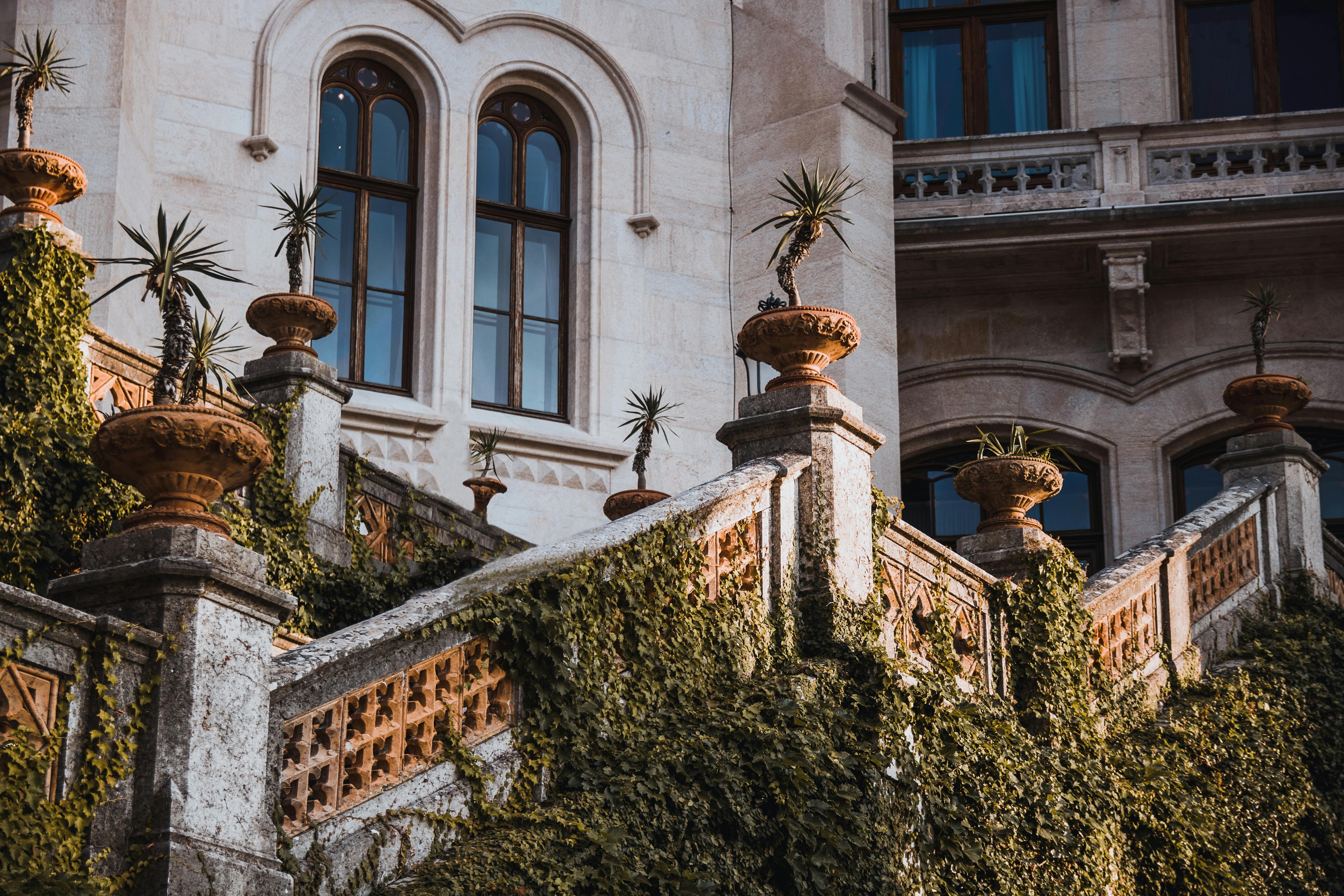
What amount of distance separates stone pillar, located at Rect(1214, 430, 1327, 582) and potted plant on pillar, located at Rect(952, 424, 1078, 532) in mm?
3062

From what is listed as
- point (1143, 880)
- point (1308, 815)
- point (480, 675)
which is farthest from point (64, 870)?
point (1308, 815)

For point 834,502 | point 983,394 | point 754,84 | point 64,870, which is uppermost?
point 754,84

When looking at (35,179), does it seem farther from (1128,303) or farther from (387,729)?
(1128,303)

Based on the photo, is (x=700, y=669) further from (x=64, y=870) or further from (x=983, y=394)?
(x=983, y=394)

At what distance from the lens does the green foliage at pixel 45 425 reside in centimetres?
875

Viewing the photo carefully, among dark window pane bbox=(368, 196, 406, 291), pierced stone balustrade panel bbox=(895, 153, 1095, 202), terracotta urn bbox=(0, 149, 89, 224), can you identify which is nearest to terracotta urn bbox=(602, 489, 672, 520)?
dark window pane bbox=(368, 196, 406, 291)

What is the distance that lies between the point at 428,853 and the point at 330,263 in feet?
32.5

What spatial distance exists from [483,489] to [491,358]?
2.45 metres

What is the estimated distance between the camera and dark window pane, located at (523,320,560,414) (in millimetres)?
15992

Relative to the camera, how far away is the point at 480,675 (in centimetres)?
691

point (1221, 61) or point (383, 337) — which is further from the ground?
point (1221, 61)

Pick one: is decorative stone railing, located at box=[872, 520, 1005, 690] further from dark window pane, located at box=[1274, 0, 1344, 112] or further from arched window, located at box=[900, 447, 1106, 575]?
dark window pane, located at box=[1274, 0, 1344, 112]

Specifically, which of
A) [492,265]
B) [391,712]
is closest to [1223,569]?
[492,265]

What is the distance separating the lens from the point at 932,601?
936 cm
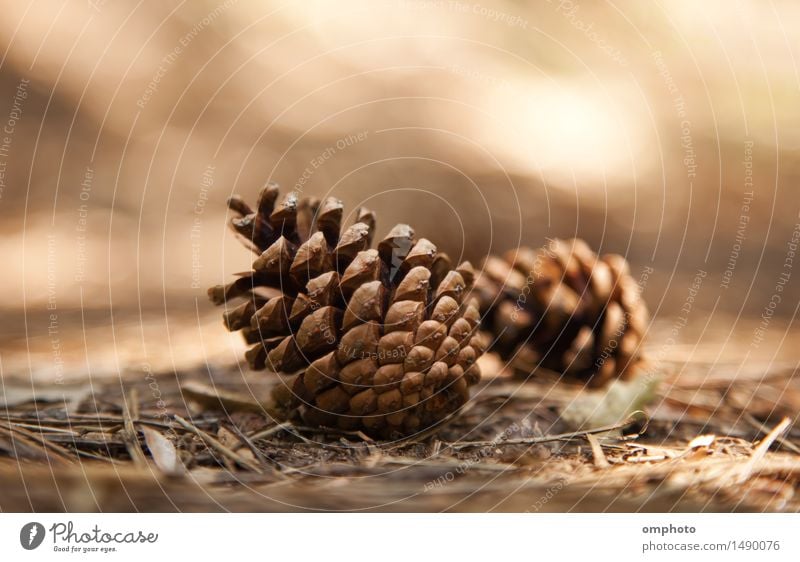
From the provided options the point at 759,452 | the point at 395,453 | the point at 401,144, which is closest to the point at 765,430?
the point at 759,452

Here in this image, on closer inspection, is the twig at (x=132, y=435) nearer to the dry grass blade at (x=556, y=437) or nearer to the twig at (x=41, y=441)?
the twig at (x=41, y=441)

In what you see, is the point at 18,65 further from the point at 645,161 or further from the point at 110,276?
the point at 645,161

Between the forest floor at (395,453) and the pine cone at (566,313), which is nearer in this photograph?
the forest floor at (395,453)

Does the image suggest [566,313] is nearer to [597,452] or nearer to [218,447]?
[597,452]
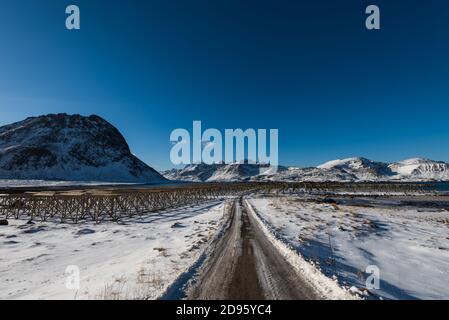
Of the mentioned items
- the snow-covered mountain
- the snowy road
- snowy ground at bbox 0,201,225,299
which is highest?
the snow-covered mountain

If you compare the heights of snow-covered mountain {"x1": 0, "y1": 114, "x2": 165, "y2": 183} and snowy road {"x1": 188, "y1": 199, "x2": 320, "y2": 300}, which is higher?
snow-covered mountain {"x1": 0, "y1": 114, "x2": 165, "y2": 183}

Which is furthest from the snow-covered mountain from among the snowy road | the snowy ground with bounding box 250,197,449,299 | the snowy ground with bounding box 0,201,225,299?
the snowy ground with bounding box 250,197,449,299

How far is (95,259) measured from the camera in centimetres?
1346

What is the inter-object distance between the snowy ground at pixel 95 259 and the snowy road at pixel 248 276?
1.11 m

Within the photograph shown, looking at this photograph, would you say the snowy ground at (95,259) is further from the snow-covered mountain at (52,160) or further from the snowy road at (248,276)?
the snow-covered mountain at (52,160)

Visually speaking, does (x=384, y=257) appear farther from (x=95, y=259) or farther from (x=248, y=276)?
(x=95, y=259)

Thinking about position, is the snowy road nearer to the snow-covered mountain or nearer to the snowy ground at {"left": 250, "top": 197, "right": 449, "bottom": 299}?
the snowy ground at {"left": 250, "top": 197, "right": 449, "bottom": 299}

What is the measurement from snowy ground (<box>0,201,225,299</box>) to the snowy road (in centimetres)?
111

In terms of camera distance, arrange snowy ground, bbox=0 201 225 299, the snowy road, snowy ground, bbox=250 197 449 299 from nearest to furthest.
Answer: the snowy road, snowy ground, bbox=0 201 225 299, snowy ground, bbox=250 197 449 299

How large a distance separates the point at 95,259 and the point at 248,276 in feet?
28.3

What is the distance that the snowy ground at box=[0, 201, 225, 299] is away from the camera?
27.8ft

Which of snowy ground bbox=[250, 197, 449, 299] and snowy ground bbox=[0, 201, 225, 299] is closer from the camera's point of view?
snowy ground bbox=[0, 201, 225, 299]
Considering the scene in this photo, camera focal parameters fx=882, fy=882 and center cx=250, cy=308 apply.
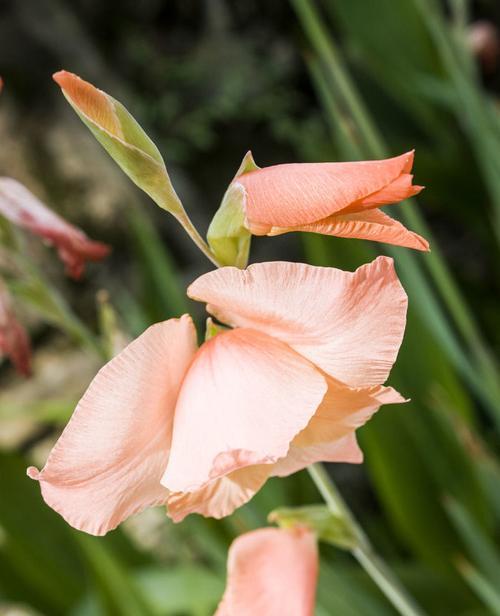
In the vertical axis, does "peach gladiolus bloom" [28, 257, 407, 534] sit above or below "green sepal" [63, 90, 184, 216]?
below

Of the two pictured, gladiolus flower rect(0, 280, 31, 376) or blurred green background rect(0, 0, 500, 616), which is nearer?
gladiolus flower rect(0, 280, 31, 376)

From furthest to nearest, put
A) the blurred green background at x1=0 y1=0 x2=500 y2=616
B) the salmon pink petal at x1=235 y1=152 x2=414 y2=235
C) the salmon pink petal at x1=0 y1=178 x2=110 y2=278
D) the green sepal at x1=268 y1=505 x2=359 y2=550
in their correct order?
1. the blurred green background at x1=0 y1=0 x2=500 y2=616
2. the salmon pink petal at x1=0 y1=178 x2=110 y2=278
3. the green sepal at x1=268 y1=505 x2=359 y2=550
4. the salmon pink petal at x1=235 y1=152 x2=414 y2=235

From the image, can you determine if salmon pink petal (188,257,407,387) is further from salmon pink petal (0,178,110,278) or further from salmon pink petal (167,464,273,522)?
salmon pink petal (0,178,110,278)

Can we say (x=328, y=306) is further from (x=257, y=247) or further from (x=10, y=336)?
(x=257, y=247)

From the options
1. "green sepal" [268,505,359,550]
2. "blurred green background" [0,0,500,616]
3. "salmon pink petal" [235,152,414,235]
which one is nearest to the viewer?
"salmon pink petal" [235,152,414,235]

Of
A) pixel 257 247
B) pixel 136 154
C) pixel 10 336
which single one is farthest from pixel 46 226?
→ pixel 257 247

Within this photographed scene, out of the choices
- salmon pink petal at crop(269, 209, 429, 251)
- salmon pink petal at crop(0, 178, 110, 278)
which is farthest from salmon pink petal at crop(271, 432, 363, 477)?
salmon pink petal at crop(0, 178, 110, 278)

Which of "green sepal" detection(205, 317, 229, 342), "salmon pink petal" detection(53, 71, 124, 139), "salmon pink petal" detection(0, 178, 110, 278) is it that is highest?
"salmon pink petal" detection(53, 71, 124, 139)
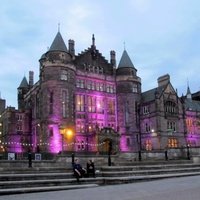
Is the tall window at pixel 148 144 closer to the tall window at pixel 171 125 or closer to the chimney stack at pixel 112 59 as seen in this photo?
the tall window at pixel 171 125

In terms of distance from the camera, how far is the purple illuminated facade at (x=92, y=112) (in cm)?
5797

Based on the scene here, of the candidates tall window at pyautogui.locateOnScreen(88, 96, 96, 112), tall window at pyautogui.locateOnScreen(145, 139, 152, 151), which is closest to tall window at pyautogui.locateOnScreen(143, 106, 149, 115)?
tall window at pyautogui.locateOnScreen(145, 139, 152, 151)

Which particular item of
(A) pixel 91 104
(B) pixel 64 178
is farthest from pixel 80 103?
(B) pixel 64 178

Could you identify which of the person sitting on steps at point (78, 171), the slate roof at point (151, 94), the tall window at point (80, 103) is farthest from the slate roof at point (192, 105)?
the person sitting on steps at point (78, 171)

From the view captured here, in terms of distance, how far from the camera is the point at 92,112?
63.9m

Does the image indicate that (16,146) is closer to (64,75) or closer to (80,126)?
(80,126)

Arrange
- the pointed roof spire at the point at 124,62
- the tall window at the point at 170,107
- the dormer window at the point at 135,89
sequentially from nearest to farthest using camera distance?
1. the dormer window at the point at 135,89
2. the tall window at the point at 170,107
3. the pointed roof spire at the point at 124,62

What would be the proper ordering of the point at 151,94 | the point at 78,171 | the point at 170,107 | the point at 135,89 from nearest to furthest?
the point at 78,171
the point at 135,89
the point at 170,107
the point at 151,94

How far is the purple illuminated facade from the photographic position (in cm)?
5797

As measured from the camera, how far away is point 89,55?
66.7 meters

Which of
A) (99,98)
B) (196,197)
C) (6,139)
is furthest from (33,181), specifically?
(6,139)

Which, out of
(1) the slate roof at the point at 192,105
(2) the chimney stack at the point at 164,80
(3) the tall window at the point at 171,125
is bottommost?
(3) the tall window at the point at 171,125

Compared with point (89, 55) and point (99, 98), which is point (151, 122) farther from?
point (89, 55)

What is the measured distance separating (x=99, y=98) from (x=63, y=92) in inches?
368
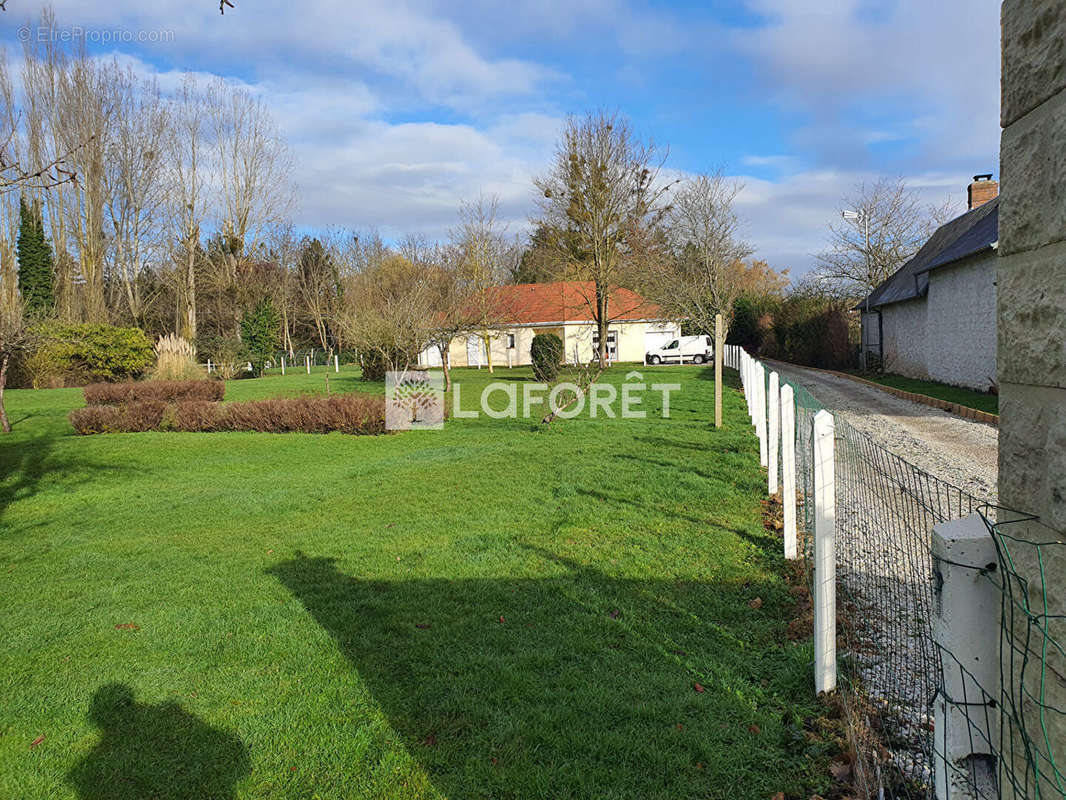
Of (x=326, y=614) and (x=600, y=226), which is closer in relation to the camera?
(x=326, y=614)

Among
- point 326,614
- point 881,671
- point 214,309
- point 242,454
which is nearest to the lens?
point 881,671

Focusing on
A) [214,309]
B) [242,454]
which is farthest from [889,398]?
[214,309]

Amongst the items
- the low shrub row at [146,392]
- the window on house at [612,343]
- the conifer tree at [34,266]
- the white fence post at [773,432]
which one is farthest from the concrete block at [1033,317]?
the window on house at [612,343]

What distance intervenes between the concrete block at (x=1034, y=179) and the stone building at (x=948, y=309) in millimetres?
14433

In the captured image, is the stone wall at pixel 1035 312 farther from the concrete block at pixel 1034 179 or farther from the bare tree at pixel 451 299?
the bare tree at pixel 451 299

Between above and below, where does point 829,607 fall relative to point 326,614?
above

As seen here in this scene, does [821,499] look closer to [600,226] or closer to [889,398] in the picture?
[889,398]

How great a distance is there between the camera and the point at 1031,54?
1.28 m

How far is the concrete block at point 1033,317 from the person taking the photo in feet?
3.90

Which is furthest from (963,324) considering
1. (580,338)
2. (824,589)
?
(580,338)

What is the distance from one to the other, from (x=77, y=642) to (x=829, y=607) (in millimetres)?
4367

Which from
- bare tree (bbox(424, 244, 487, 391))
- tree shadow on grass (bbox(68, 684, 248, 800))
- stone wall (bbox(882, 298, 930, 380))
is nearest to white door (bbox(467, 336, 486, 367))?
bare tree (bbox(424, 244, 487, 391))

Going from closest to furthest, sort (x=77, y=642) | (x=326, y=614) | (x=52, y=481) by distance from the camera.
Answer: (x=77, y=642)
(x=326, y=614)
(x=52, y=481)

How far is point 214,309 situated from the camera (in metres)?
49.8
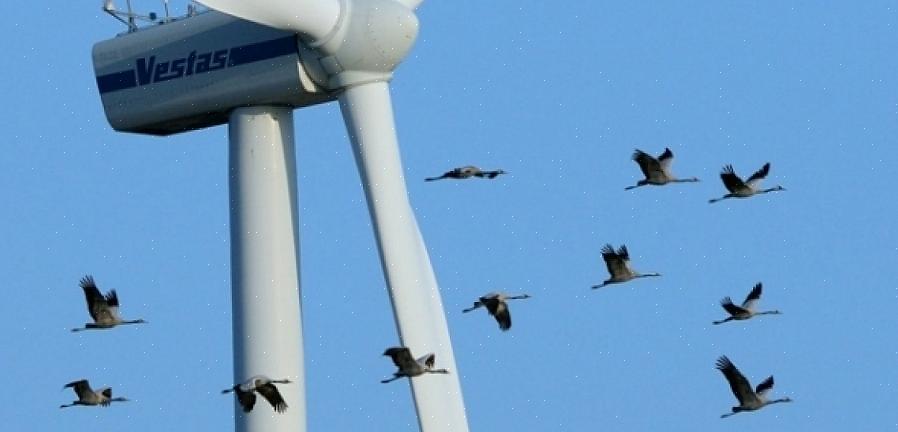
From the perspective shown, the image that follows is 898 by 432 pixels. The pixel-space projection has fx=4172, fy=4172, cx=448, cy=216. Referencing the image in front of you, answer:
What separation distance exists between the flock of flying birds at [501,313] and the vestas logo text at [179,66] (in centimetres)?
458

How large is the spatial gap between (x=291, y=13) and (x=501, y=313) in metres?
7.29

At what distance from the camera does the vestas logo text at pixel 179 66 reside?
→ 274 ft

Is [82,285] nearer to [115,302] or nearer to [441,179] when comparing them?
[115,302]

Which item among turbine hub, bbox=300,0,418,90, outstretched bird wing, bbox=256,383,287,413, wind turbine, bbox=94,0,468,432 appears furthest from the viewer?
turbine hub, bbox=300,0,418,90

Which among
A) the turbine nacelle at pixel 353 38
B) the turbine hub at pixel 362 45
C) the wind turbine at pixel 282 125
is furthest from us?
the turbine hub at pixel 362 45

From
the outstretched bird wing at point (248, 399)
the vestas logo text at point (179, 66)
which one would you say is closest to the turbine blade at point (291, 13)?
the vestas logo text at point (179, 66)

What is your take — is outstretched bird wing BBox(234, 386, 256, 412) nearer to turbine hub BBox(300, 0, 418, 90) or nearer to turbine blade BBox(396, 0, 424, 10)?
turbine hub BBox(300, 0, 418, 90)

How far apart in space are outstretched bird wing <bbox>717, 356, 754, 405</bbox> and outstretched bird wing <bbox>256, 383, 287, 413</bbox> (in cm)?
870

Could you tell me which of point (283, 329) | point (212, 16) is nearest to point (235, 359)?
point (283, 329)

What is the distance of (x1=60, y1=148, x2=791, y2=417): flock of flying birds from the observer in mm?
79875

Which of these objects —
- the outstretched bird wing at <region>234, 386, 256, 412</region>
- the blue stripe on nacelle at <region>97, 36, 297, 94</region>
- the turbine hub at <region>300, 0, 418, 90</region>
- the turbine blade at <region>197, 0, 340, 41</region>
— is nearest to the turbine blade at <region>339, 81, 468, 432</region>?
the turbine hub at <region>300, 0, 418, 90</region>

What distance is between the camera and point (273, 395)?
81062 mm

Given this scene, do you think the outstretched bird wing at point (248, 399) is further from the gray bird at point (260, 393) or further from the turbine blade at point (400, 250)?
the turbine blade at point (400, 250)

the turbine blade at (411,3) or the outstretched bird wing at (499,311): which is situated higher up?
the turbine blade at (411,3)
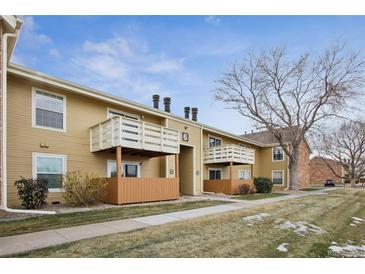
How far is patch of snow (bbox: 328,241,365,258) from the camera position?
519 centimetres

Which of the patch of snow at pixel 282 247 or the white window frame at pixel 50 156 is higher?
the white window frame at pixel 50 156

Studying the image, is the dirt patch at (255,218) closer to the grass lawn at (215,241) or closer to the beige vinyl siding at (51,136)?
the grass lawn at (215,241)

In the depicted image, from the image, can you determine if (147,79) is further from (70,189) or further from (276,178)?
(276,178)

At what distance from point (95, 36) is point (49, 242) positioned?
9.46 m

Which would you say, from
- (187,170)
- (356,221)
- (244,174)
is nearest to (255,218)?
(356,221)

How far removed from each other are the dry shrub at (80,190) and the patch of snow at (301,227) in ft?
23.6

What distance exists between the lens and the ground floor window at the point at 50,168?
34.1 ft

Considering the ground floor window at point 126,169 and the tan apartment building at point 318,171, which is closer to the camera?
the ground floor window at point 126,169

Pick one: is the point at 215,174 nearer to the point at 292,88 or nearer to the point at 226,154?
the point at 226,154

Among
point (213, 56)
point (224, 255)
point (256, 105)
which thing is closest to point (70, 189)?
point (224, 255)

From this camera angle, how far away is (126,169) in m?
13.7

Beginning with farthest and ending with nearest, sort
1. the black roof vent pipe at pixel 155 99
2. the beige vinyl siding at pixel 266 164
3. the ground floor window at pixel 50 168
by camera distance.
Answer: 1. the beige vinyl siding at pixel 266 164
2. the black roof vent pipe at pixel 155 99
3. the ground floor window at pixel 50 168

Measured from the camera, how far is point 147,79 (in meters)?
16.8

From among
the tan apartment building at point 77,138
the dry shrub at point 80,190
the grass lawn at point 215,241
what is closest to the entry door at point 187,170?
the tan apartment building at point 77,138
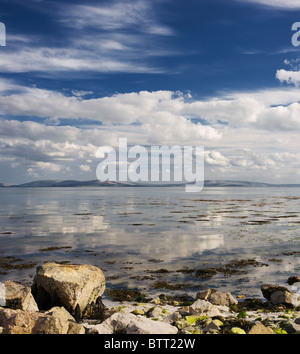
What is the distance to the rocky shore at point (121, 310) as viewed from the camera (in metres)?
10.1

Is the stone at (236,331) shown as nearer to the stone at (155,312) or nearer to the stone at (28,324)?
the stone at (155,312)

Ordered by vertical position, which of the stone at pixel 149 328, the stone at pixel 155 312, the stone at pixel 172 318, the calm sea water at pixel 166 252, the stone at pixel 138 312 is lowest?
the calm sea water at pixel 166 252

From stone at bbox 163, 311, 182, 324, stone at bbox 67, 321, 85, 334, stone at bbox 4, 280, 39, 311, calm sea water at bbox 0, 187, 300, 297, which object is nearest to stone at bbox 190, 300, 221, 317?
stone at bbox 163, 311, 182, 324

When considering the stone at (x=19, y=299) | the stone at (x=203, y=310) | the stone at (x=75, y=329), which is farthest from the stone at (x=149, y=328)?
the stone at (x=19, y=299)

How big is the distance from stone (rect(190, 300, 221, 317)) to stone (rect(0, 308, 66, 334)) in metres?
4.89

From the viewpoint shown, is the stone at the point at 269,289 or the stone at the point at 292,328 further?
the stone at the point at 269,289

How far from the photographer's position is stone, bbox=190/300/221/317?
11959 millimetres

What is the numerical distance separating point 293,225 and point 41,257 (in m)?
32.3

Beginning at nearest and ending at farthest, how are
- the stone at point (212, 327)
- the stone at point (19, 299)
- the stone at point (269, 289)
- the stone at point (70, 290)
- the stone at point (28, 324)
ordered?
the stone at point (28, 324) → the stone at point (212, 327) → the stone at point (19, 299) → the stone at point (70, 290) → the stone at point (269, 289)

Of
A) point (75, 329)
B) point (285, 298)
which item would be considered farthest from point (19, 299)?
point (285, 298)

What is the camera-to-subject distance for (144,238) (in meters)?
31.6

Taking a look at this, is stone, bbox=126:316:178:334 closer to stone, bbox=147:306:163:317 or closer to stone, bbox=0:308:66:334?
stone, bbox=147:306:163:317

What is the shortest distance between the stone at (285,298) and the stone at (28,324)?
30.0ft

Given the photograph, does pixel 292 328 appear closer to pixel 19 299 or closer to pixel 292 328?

◆ ◆ ◆

### TASK INSTRUCTIONS:
Can you return, word for word, the lines of the listing above from the one containing "What is the camera-to-subject" through the end of the listing, both included?

### ANSWER IN FULL:
What is the camera-to-subject distance for (144,238) (in meters)?
31.6

Taking a look at this, is stone, bbox=126:316:178:334 closer to stone, bbox=147:306:163:317 or closer to stone, bbox=0:308:66:334?
stone, bbox=147:306:163:317

What is the shortest distance between the stone at (285,298) and the stone at (28,324)?
30.0ft

Given the photograph, does pixel 292 328 appear closer to pixel 19 299 or closer to pixel 292 328?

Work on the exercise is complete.